>> Begin Quoted passage
The one exception to this is the first entry in the object table, which is for object 0, which is not used.  So it's entry in the cross-reference table is

0000000000 65535 f

The "f" means "free".

So a small PDF file, with 4 objects might have a cross reference table and trailer that looks like:

xref
0 4
0000000000 65535 f
0000000009 00000 n
0000000088 00000 n
0000000114 00000 n
0000000525 00000 n
trailer
<<
 /Size 4
 /Root 1 0 R
>>
startxref
680
%%EOF

Generation numbers have to do with being able to modify PDF files after they are written; in our work they will always be zero since we are not modifying existing PDF files, but writing new ones.

Notice how the /Root, in the example above is "1 0 R".  That is a reference to object 1 (generation 0).  This is called  an "indirect" object.  The idea is that, in general, when you are building an object and you need another object, you can either put it's value directly in place, or you can make an indirect reference to it.  (The /Root is always an indirect reference; some other things have to be indirect references.)  An indirect reference is an object number followed by a generation number (0 as we've said) followed by R.
>> End Quoted passage
>> Begin Recorded data
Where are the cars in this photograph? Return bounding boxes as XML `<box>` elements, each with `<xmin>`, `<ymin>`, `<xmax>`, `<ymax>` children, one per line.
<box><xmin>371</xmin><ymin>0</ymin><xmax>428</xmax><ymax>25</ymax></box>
>> End Recorded data
>> Begin Recorded data
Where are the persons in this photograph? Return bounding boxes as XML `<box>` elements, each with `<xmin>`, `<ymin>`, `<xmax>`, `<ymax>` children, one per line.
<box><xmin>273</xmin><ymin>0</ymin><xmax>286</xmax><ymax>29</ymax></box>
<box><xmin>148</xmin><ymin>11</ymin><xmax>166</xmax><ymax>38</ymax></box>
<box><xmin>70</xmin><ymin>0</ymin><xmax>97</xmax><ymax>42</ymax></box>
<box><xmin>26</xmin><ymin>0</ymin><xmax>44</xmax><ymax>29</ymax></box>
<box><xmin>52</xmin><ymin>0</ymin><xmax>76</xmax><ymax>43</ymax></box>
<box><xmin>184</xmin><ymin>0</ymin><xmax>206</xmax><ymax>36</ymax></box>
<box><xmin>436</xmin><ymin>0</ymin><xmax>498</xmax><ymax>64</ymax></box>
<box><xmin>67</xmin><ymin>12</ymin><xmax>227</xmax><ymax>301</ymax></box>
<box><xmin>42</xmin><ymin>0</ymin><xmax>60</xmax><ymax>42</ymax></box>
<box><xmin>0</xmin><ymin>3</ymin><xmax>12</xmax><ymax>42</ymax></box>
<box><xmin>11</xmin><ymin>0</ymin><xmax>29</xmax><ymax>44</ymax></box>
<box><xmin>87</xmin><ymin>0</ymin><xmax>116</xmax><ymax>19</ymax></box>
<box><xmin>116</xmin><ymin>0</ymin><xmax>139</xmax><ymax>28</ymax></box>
>> End Recorded data
>> Begin Recorded data
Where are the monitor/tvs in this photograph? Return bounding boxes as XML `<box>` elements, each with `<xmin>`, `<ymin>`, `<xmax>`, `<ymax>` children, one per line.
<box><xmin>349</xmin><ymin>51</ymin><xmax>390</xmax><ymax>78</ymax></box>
>> End Recorded data
→ **Required work**:
In the passage on PDF cross-reference tables, what does the "f" in the entry for object 0 stand for? The data after the text is separate material with no connection to it.

→ **Complete response**:
It stands for "free."